An Information Theoretic Approach for Generating an Aircraft Avoidance

Markov Decision Process

Developing a collision avoidance system that can meet safety standards required of commercial aviation is challenging. A dynamic programming approach to collision avoidance has been developed to optimize and generate logics that are robust to the complex dynamics of the national airspace. The current approach represents the aircraft avoidance problem as Markov Decision Processes and independently optimizes a horizontal and vertical maneuver avoidance logics. This is a result of the current memory requirements for each logic, simply combining the logics will result in a significantly larger representation. The "curse of dimensionality" makes it computationally inefficient and unfeasible to optimize this larger representation. However, existing and future collision avoidance systems have mostly defined the decision process by hand.

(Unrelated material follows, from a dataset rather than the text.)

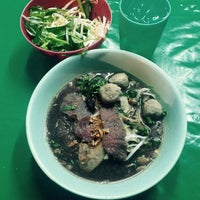 Photo taken at ก๋วยเตี๋ยวนำชัย ตลาดต้นพยอม by Jene N. on 9/12/2015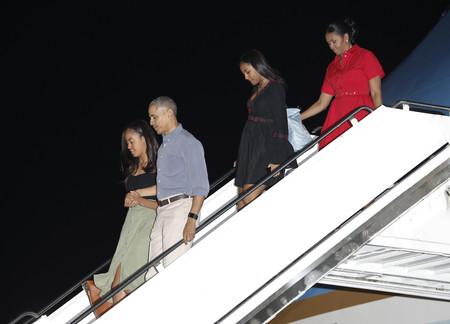 Michelle Obama de rojo en su última Navidad como Primera Dama. ¡Comienzan sus vacaciones en Hawaii!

In response, a simulation-based framework was built to better understand how each potential state quantifies the aircraft avoidance problem with regards to safety and operational components. The framework leverages recent advances in signals processing and database, while enabling the highest fidelity analysis of Monte Carlo aircraft encounter simulations to date. This framework enabled the calculation of how well each state of the decision process quantifies the collision risk and the associated memory requirements. Using this analysis, a collision avoidance logic that leverages both horizontal and vertical actions was built and optimized using this simulation based approach.